- [DESCRIPTION OF THE TASK]:
Retype everything in the listing, leaving each line exactly as it is.

- [SOURCE RECORDS]:
--------------------------------------------------
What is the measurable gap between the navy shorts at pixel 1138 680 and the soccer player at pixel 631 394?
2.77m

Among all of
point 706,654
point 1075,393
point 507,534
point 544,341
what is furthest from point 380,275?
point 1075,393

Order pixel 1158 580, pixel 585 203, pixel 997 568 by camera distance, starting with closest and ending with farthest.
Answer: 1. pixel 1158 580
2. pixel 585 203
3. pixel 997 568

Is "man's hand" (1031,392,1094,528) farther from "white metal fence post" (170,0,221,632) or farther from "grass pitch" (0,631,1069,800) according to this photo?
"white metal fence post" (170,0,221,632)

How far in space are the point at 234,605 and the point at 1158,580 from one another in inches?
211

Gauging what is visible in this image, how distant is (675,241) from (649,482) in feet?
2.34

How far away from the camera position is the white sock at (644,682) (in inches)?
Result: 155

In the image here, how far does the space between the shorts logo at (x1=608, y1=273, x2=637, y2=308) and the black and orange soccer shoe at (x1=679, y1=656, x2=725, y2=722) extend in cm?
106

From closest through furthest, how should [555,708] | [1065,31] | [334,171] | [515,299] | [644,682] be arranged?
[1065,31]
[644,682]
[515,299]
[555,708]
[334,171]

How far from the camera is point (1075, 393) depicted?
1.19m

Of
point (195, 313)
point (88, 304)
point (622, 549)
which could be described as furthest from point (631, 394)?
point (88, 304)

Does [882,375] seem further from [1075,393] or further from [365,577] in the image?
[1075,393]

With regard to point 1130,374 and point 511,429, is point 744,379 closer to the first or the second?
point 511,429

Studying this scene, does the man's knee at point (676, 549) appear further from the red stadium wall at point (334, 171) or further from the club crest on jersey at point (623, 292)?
--------------------------------------------------
- [OUTPUT BELOW]:
What is the measurable gap between the navy shorts at pixel 1138 680 and the soccer player at pixel 631 394?
2.77m

Among all of
point 706,654
point 1075,393
point 507,534
point 544,341
what is furthest from point 380,275?
point 1075,393

Order pixel 1158 580, pixel 585 203, pixel 997 568 by camera distance, starting with closest and ending with farthest.
Answer: 1. pixel 1158 580
2. pixel 585 203
3. pixel 997 568

Is "man's hand" (1031,392,1094,528) farther from "white metal fence post" (170,0,221,632) or farther from "grass pitch" (0,631,1069,800) according to this photo?
"white metal fence post" (170,0,221,632)

How far in space are the point at 234,605 and the point at 1158,580 from one another in inches?
211

Gauging what is visible in this image, how distant is (675,241) from (649,482) in feet?
2.34

How far away from the camera position is the white sock at (644,682) (in inches)?
Result: 155

In the image here, how far does the space between the shorts logo at (x1=608, y1=273, x2=637, y2=308) and the black and orange soccer shoe at (x1=679, y1=656, x2=725, y2=722) extend in cm?
106

From closest through furthest, how should [555,708] | [1065,31] | [334,171] | [515,299] | [644,682] be arranged?
[1065,31]
[644,682]
[515,299]
[555,708]
[334,171]

How far from the camera is point (1075, 393) depicted?
1.19m

Of
point (195, 313)
point (88, 304)
point (622, 549)
which could be described as furthest from point (631, 394)?
point (88, 304)

Does [882,375] seem further from [1075,393] or further from [365,577] in the image?
[1075,393]

With regard to point 1130,374 and point 511,429, is point 744,379 closer to the first or the second?
point 511,429

Studying this scene, does the man's knee at point (676, 549) appear further from the red stadium wall at point (334, 171) or further from the club crest on jersey at point (623, 292)?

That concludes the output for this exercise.